Link: https://www.kaggle.com/competitions/google-quest-challenge

Problem Type: learning to rank

Input: Each row contains a question, and the answer to it (on a Q&A site)

  • Note: multiple rows can come from the same question, we group by question_body
    • but they are in different rows since there were more than one answer to the question

Output:

  • for each questionId, generate it’s ordering (so we can sort and use column-wise Spearman’s correlation Coefficient later)
  • Note: even though a question may have multiple answers, we don’t care. we are just ordering each unique questionId.

Eval Metric: column-wise Spearman’s correlation Coefficient

  • The goal is to see how well your model can rank Q&A forum posts based on these target columns:
    • question_well_written
    • answer_helpful
    • answer_relevance
    • answer_type_reason_explanation
    • etc.
  • there are 30 target columns
    • each target column is a value from [0,1]
    • for each column:
      • kaggle sorts your predictions (decreasing yhat)

EXTRACTED DATA ▸
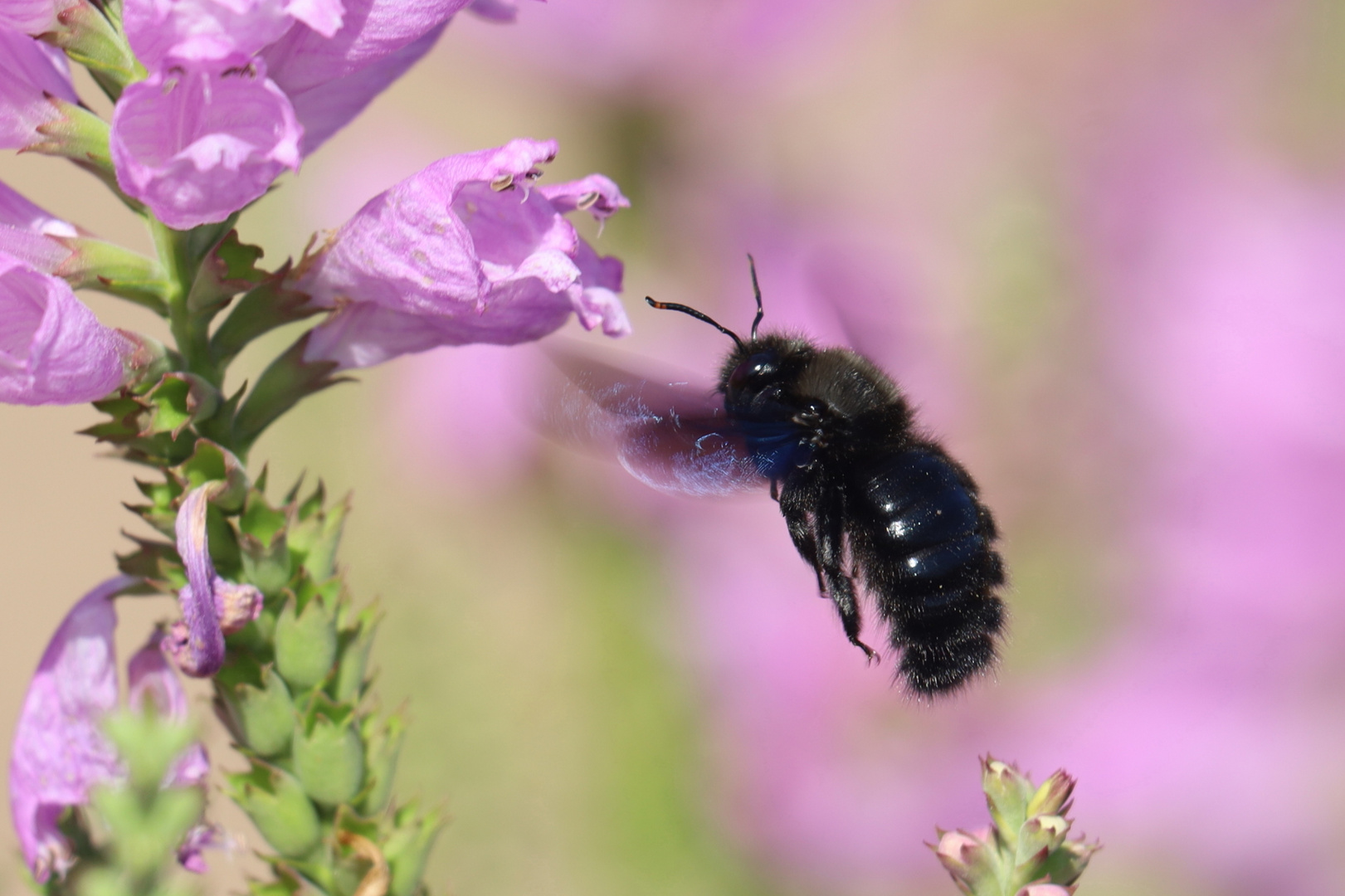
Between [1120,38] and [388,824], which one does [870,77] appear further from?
[388,824]

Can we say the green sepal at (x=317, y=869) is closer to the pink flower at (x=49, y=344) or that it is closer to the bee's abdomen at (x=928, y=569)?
the pink flower at (x=49, y=344)

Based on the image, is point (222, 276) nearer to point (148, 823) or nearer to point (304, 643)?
point (304, 643)

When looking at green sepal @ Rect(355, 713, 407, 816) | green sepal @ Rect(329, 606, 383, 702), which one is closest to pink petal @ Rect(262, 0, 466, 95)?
green sepal @ Rect(329, 606, 383, 702)

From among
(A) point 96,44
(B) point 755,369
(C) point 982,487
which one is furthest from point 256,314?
(C) point 982,487

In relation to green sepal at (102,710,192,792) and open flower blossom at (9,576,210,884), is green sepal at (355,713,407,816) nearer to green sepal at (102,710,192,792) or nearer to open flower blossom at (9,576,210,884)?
open flower blossom at (9,576,210,884)

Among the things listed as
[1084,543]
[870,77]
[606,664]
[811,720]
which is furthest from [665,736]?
[870,77]

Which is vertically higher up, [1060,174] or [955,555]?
[1060,174]
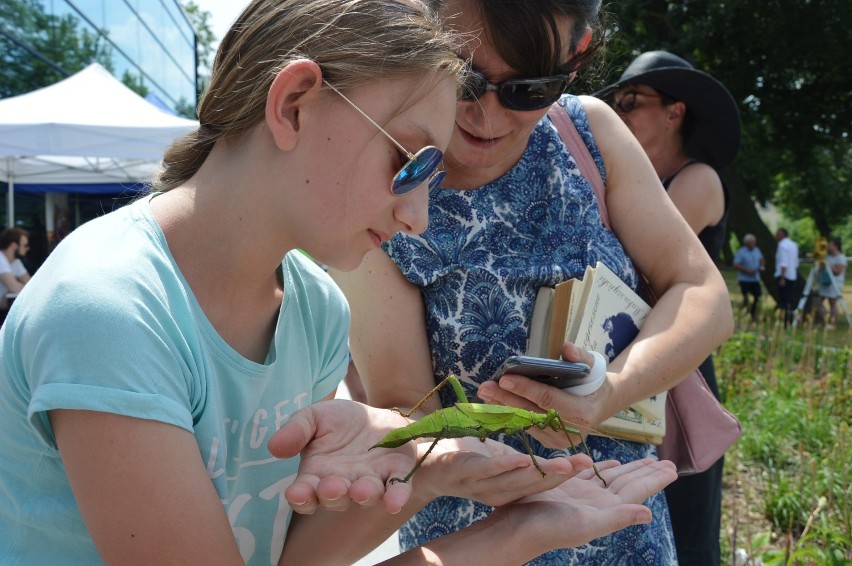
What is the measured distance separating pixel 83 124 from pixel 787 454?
25.5 ft

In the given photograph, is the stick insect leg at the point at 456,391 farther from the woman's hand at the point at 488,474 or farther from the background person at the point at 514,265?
the woman's hand at the point at 488,474

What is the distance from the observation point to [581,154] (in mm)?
2262

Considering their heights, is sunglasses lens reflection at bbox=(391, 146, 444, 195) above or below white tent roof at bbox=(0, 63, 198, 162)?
above

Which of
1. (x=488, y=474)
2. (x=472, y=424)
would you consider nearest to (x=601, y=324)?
(x=472, y=424)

COMPLETE THE FOLLOWING ▸
[1] According to the competition notes, how many target columns are there?
[2] Write out the stretch of the competition notes from "Input: Each row" through "correlation Coefficient later)", swapping "question_body" for "question_title".

SOLUTIONS TO THE PROBLEMS ▸
[1] There are 30 target columns.

[2]
Input: Each row contains a question, and the answer to it (on a Q&A site)

  • Note: multiple rows can come from the same question, we group by question_title
    • but they are in different rows since there were more than one answer to the question

Output:

  • for each questionId, generate it’s ordering (so we can sort and use column-wise Spearman’s correlation Coefficient later)